▶ _Extrait choisi_

3. Considérant que si M. A...soutient qu'originaire d'un pays francophone il ne parle ni n'écrit l'italien et ne dispose pas des moyens financiers nécessaires pour assurer sa défense dans ce pays, une telle argumentation est sans portée utile au regard du moyen tiré de la méconnaissance des dispositions des articles 18 et 19 du règlement du 26 juin 2013 précités ;

4. Considérant qu'aux termes du 1 de l'article 6 de la convention européenne de sauvegarde des droits de l'homme et des libertés fondamentales : " Toute personne a droit à ce que sa cause soit entendue équitablement, publiquement et dans un délai raisonnable, par un tribunal indépendant et impartial, établi par la loi, qui décidera soit des contestations sur ses droits et obligations de caractère civil, soit du bien-fondé de toute accusation en matière pénale dirigée contre elle. (...) " ; que M. A...ne peut pas utilement se prévaloir de ces stipulations, qui ne sont pas applicables aux mesures de police administrative ;

5. Considérant que la seule allégation du requérant, d'ailleurs démentie par les pièces du dossier, selon laquelle il n'aurait pas bénéficié d'un entretien individuel en vue de déterminer l'Etat responsable de sa demande d'asile n'est pas de nature à caractériser une méconnaissance des stipulations de l'article 8 de la convention européenne de sauvegarde des droits de l'homme et des libertés fondamentales ;

6. Considérant, enfin, que la circonstance invoquée par le requérant selon laquelle le préfet n'a pas précisé la date à laquelle il a franchi irrégulièrement la frontière italienne ne suffit pas à ôter à l'Italie la qualité d'Etat membre responsable de la demande d'asile de M. A...dès lors que les empreintes de l'intéressé ont été relevées le 24 janvier 2016 dans ce pays et qu'il s'est présenté en préfecture en France le 31 mai 2016 en vue de l'enregistrement de sa demande d'asile ;

7. Considérant qu'il résulte de tout ce qui précède que M. A...n'est pas fondé à soutenir que c'est à tort que, par le jugement attaqué, le magistrat désigné par le président du tribunal administratif d'Orléans a rejeté sa demande ; que doivent être rejetées par voie de conséquence les conclusions du requérant aux fin d'injonction et celles tendant au bénéfice des articles L. 761-1 du code de justice administrative et 37 de la loi du 10 juillet 1991 ;

DECIDE :

Article 1er : La requête de M. A...est rejetée.

▶ _Extrait des données_
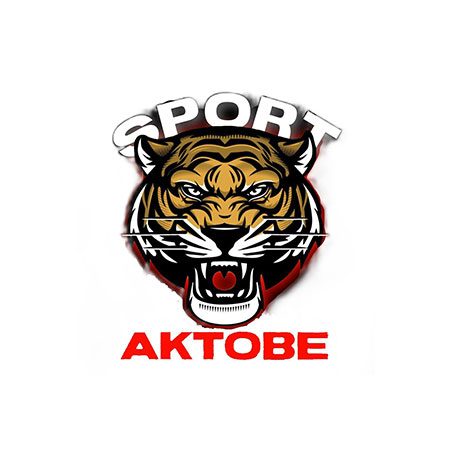 Sport Aktobe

▶ _Consigne_
Citez sans rien changer le passage de la décision sur la demande d'asile, de « 7. Considérant qu'il » à « M. A...est rejetée. ».

▶ _Votre réponse_
7. Considérant qu'il résulte de tout ce qui précède que M. A...n'est pas fondé à soutenir que c'est à tort que, par le jugement attaqué, le magistrat désigné par le président du tribunal administratif d'Orléans a rejeté sa demande ; que doivent être rejetées par voie de conséquence les conclusions du requérant aux fin d'injonction et celles tendant au bénéfice des articles L. 761-1 du code de justice administrative et 37 de la loi du 10 juillet 1991 ;

DECIDE :

Article 1er : La requête de M. A...est rejetée.